*** Begin section ***

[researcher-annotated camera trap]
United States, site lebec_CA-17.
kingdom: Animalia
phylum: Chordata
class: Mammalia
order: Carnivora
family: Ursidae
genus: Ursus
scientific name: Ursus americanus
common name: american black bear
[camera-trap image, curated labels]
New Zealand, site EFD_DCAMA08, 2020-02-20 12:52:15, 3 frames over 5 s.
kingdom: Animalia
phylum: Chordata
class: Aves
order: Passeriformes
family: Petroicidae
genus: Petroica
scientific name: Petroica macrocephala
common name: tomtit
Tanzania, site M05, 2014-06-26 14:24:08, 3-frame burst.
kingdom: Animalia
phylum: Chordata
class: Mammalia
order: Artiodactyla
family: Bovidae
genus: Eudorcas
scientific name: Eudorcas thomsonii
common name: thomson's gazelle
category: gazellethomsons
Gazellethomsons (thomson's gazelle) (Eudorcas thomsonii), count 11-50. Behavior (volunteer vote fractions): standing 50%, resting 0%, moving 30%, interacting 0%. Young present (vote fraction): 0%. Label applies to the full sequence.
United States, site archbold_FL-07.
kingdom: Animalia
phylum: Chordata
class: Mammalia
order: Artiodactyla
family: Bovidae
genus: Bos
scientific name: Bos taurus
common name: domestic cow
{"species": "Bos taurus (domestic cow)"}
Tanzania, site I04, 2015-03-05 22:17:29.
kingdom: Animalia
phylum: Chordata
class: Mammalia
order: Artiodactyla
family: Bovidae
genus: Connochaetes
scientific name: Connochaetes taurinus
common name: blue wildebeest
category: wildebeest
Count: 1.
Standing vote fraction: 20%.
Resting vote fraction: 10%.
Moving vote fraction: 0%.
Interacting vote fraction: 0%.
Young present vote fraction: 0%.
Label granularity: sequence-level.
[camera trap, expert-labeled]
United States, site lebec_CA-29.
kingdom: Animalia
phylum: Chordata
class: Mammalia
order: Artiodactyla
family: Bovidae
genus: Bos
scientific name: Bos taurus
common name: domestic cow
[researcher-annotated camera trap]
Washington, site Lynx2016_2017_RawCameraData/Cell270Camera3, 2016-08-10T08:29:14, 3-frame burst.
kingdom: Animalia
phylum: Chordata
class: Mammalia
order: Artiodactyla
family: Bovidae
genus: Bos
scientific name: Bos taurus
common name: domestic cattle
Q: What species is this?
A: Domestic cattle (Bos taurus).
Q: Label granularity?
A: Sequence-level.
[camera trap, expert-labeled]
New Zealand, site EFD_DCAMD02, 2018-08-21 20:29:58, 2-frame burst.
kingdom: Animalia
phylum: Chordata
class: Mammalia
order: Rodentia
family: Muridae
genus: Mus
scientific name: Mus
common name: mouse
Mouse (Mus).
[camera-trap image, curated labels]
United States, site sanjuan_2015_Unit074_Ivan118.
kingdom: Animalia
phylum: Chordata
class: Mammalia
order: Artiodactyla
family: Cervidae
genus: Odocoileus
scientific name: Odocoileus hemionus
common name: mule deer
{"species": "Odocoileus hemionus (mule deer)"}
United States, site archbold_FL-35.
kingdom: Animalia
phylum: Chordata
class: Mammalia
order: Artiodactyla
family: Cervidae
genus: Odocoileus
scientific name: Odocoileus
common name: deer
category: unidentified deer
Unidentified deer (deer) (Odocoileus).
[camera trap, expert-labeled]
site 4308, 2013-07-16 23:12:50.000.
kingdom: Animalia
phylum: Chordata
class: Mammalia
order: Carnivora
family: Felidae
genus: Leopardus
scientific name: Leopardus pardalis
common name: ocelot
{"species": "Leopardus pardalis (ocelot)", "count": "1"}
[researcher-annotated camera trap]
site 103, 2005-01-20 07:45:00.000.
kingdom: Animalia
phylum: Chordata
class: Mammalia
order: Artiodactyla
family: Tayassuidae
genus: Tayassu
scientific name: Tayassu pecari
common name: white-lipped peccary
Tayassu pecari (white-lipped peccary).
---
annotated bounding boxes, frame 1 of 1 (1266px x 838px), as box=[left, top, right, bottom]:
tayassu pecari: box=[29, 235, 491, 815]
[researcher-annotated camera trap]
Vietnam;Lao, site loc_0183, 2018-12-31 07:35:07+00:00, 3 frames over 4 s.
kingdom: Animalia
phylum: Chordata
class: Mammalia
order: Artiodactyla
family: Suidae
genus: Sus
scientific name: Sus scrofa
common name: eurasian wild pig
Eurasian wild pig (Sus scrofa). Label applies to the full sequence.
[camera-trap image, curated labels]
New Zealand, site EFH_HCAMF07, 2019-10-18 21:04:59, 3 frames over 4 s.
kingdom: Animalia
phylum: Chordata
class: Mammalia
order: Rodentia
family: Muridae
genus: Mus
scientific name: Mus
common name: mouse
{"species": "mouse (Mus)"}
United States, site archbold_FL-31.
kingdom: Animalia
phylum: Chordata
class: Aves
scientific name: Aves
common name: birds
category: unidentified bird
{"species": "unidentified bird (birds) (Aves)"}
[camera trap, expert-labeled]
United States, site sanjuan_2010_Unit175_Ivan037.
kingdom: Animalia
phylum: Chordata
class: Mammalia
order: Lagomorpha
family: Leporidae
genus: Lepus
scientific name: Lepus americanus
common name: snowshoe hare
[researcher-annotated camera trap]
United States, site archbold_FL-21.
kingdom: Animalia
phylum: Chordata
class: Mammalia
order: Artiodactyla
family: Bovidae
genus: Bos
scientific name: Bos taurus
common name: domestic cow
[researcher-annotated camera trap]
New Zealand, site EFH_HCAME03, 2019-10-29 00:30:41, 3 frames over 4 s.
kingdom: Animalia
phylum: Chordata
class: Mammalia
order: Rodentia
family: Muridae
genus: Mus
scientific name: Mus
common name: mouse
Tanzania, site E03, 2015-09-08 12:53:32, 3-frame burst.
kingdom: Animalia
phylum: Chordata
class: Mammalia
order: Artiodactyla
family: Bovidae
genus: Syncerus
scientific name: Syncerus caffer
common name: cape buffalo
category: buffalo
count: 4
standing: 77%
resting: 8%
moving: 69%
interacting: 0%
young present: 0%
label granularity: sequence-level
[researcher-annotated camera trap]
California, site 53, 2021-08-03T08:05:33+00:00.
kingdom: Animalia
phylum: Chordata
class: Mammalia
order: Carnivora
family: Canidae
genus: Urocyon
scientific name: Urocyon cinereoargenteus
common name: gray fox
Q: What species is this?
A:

*** End section ***

■ **What you will do**
Everything from the line containing "genus: Syncerus" through the final line of the listing, inclusive, must be reproduced exactly; leave out the rest.

■ **Answer to this task**
genus: Syncerus
scientific name: Syncerus caffer
common name: cape buffalo
category: buffalo
count: 4
standing: 77%
resting: 8%
moving: 69%
interacting: 0%
young present: 0%
label granularity: sequence-level
[researcher-annotated camera trap]
California, site 53, 2021-08-03T08:05:33+00:00.
kingdom: Animalia
phylum: Chordata
class: Mammalia
order: Carnivora
family: Canidae
genus: Urocyon
scientific name: Urocyon cinereoargenteus
common name: gray fox
Q: What species is this?
A:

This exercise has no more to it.